Project

General

Profile

Wiki » History » Revision 20

Revision 19 (okurz, 2016-10-21 07:07) → Revision 20/62 (okurz, 2016-11-21 14:47)

# Introduction 

 {{toc}} 

 Also see https://progress.opensuse.org/projects/openqav3/wiki 


 # Organisational 

 ## ticket workflow 

 The following ticket statuses are used together and their meaning is explained: 

 * *New*: No one has worked on the ticket or no one is feeling responsible for the work on this ticket 
 * *In Progress*: Any state between *New* and *Resolved* 
 * *Resolved*: The complete work on this issue is done and the according issue is supposed to be fixed as observed (Should be updated together with a link to a verification job run on a production openQA instance or at least a merged pull request) 
 * *Feedback*: Further work on the ticket is blocked by external dependency or open points.
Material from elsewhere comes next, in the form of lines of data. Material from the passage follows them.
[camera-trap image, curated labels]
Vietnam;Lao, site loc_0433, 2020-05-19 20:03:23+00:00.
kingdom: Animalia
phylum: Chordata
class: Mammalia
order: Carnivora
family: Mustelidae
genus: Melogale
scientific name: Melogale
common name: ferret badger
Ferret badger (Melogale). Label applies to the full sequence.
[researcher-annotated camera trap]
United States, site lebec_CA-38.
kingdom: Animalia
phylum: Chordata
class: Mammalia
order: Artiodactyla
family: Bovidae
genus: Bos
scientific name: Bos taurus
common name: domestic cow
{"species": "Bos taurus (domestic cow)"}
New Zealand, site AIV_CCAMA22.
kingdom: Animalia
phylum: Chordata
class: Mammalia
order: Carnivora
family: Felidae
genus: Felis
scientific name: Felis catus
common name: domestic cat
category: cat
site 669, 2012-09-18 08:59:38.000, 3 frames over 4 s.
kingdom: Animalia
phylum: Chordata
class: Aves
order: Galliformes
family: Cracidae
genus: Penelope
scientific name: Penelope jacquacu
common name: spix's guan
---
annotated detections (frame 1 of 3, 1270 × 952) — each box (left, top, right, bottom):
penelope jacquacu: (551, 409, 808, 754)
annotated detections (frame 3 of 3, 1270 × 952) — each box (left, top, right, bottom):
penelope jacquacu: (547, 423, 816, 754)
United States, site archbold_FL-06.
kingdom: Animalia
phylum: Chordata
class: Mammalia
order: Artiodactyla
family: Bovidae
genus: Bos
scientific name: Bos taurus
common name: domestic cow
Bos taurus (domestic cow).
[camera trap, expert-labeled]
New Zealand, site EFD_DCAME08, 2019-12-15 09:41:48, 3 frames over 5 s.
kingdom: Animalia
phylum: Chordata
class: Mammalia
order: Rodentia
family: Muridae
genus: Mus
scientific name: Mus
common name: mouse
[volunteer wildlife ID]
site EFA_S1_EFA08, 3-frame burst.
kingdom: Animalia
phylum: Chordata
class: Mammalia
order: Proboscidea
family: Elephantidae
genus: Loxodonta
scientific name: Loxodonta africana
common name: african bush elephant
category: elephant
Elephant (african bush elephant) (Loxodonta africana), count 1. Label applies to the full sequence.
Sometimes also used to ask Assignee about progress on inactivity 
 * *Rejected*: The issue is considered invalid, should not be done, is considered out of scope. 
 * *Closed*: As this can be set only by administrators it is suggested to not use this status. 

 It is good practice to update the status together with a comment about it, e.g. a link to a pull request or a reason for reject. 
 Also see the [[Wiki#Definition-of-DONE|Definition-of-DONE]] on the use of ticket status, especially when to set *Resolved*. 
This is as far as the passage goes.